Not meaaning to yank your chain about it,its just that Ive gotten wonderful results with almost no thought to it at all,and no injected co2 either,with the exception of the flourish excel.

ILuvMyGoldBarb
03-08-2008, 09:24 PM
That may be, but it is more than likely your tank doesn't need the added CO2. The process doesn't change, it's biology. The three things needed for photosynthesis are Light, CO2, and nutrients, and weather you get the CO2 and nutrients from adding them or from the fish waste it doesn't matter. However, when the bioload of the fish is not enough to provide for the needs of the plants, then the addition of the CO2 and nutrients becomes necessary.

Lady Hobbs
03-08-2008, 09:30 PM
With the extra light now gone, I know I will be OK without the CO2. I should have increased it when I increased the lights.
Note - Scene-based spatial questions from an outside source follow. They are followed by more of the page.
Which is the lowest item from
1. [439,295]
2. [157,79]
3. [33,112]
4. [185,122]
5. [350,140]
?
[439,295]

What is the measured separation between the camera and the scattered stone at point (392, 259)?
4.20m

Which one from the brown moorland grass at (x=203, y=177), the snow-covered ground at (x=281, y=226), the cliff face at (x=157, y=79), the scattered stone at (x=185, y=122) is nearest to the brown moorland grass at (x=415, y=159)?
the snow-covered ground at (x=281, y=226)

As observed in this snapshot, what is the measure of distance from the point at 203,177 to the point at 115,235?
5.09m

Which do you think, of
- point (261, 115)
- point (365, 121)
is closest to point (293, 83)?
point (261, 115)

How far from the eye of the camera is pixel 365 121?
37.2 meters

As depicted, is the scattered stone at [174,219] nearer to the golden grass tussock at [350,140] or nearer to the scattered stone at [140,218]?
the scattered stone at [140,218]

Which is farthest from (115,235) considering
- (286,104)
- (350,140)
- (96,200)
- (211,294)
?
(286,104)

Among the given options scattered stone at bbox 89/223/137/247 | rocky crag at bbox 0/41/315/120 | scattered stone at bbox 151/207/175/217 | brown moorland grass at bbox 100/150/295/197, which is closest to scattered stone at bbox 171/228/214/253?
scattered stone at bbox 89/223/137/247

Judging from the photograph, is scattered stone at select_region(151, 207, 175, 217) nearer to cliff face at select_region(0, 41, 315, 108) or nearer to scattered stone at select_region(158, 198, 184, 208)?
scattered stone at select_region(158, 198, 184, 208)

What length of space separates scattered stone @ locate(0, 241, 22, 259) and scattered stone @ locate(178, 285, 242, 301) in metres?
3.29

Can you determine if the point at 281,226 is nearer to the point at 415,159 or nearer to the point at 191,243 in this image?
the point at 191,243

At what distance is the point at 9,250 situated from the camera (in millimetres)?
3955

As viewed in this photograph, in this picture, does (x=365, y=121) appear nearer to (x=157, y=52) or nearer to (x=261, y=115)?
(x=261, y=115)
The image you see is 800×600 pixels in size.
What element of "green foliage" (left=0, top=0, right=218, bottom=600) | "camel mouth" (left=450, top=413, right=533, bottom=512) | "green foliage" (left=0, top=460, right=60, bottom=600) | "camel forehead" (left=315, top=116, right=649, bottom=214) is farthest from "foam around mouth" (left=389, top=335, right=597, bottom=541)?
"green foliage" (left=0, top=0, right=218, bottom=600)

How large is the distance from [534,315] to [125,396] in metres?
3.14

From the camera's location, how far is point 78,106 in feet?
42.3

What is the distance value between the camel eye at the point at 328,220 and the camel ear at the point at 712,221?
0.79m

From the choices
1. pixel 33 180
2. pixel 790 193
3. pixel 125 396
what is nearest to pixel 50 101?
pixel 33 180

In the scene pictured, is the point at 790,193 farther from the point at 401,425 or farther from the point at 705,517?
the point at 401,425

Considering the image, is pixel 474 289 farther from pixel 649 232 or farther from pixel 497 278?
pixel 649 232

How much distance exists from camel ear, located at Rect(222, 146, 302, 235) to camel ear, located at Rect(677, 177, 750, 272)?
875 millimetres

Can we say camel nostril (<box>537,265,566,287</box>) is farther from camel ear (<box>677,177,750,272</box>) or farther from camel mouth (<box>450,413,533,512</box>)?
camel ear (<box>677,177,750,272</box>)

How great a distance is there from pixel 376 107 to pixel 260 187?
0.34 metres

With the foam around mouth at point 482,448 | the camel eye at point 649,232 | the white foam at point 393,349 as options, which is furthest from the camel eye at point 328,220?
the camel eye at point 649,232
But I don't think none of this has explained all my vals melting away so it has to be something I am dosing with or dosing with incorrectly.

smaug
03-08-2008, 09:43 PM
With the extra light now gone, I know I will be OK without the CO2. I should have increased it when I increased the lights. But I don't think none of this has explained all my vals melting away so it has to be something I am dosing with or dosing with incorrectly.
are you referring to excel or just the flourish fert?

gm72
03-08-2008, 09:44 PM
I think you're right, Lady, something is amiss with those vals. I'm sorry I'm not more knowledgeable to help!

ILuvMyGoldBarb
03-11-2008, 09:44 PM
Lady, I have always been under the impression that Vals do not react to Flourish Excel well at all. For some reason they do that melting thing. I had a similar problem with my Corkscrews in my tank. They started to melt and then when I stopped the excel they stopped melting and recovered.